─── Information given ───

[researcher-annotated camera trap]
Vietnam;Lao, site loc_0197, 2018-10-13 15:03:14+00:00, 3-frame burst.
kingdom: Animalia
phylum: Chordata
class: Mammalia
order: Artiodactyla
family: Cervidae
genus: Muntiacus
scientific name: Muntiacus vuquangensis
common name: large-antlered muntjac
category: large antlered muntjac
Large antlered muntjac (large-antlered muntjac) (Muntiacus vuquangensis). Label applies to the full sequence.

───
─── Information given ───

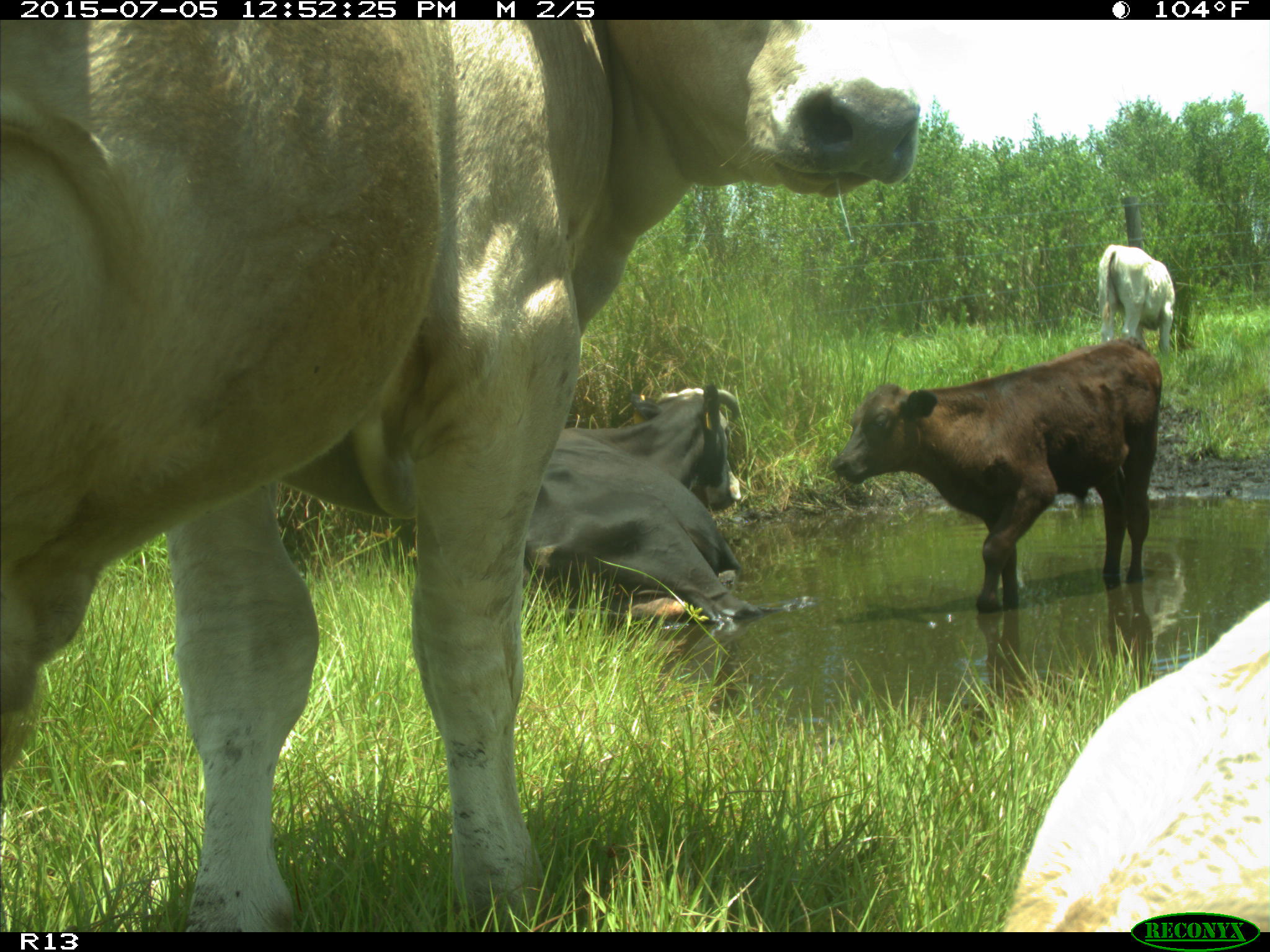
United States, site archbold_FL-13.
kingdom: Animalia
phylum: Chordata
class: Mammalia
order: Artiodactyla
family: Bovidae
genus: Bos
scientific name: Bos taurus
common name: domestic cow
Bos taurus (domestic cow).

───

When a line contains the string "site", count that line; once every line of the records has been checked, state the count alone.

Exercise output: 2